L’industriale meteora: sotto i riflettori un sol dì

«Il sentiero è stretto e nessuno ha la bacchetta magica». Confucio? Ovviamente no. È Matteo Colaninno, il virgulto del capitalismo ereditario made in Italy arruolato da Walter Veltroni per convincere gli elettori che a sinistra non sono più comunisti. E poi? Poi sparito, nonostante il prestigioso posto da capolista nel collegio Lombardia 1. Titoli, foto, tv per il primo e unico giorno di gloria. Ma si sa, a Veltroni piace l’uomo solo al comando. Che è lui. E le raccolte di figurine. Ecco, dunque, il buon Matteo finire nell’album insieme all’operaio sopravvissuto della Thyssen e alla ragazza del call center. Anche se Colaninno jr la maggior parte del tempo deve passarla spiegando a tutti (nemici, ma soprattutto amici) che non è un figlio di papà. Che lui l’esperienza in azienda se l’è fatta. Magari da vicepresidente della Piaggio dove il padre non è propriamente uno addetto a tirar la lima. Caso mai il presidente.

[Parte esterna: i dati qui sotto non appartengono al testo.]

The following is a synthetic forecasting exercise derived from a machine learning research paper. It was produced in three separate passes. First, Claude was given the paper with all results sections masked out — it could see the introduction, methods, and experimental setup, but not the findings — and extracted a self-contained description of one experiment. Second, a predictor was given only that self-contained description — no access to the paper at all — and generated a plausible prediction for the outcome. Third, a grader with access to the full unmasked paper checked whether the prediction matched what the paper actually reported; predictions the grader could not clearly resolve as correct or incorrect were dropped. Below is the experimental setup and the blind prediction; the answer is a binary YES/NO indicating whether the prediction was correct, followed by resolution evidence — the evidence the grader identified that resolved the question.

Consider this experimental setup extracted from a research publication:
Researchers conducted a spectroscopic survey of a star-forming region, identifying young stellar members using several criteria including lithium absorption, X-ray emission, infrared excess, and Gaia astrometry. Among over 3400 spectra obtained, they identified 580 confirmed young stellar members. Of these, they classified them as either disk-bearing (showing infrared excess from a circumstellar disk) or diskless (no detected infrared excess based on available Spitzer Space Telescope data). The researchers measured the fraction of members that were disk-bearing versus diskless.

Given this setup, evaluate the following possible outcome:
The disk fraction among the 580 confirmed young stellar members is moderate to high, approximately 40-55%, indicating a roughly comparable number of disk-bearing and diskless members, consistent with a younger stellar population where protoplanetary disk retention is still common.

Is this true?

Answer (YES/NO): NO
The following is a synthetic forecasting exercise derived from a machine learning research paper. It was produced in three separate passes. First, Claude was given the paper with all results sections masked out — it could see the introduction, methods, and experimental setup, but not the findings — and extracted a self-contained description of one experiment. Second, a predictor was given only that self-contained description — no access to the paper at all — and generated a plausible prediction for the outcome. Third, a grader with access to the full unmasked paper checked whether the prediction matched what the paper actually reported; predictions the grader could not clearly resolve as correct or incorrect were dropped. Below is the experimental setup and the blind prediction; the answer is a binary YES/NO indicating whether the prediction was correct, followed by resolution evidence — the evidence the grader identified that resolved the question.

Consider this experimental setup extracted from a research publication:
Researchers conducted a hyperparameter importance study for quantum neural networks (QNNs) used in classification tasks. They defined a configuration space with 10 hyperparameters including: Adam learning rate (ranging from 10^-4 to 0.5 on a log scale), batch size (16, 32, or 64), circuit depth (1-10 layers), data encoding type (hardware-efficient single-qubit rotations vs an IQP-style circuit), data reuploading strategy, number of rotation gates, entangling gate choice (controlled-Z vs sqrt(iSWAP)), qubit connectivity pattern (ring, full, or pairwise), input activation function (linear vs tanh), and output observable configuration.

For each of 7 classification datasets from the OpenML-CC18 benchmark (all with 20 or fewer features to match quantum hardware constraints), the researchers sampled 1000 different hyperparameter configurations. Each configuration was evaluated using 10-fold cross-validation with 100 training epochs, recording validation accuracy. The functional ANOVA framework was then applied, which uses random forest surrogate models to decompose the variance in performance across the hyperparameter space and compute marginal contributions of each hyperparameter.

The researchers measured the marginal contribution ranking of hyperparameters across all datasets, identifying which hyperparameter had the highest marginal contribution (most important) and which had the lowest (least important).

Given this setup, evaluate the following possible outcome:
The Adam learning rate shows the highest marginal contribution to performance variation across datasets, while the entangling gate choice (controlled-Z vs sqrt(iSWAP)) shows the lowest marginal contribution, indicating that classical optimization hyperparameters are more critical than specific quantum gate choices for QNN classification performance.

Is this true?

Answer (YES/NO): YES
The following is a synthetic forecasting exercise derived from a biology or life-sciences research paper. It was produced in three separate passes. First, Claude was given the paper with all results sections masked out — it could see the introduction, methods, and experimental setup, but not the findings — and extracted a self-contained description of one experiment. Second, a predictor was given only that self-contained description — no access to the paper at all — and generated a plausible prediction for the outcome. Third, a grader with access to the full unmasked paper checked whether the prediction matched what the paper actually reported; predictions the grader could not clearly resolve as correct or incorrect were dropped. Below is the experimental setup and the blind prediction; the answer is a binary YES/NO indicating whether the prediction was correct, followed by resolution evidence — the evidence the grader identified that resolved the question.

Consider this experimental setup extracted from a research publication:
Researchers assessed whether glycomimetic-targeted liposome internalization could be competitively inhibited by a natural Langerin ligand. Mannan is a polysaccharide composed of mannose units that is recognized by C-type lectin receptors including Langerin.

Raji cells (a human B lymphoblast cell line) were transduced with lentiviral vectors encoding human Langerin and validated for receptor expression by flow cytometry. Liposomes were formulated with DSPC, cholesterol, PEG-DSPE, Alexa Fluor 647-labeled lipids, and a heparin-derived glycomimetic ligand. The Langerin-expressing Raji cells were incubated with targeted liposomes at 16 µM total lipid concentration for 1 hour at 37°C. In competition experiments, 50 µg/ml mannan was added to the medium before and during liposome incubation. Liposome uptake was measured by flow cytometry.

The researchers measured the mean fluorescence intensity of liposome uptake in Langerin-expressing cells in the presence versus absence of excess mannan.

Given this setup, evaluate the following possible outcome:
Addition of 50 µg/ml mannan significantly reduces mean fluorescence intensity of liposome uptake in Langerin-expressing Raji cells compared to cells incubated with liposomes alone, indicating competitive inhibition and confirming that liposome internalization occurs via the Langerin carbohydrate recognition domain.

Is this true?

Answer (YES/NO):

Fa niente perché lui la ricetta ce l’ha e la spiega all’Unità, il quotidiano che sulla testata dice ancora «fondato da Antonio Gramsci», pace all’anima sua. «Dobbiamo aumentare il potere d’acquisto dei ceti più deboli, agendo nello stesso tempo sulla produttività». Bravo. Come a dire più soldi agli operai, ma anche più soldi ai padroni. Vuol forse dire che gli altri no, ma lui la bacchetta magica ce l’ha? Il tutto, comunque, dev’essere sembrato geniale, tanto che il sito internet del Pd conserva gelosamente la formula. Forse per evitare di riportare altre frasi del celebre rampollo già noto per le gaffe.

Tipo «non sarei mai entrato in quell’arca di Noè che era la maggioranza di Prodi», o «possiamo prendere il testimone e guidare l’Italia, però non ci riusciremo in questa tornata, ma nel medio termine». Cioè questa volta si perde, ma prima o poi vincerà anche il centrosinistra. Un altro perdente di successo alla corte di re Walter? Chissà se in azienda utilizza la stessa strategia di marketing.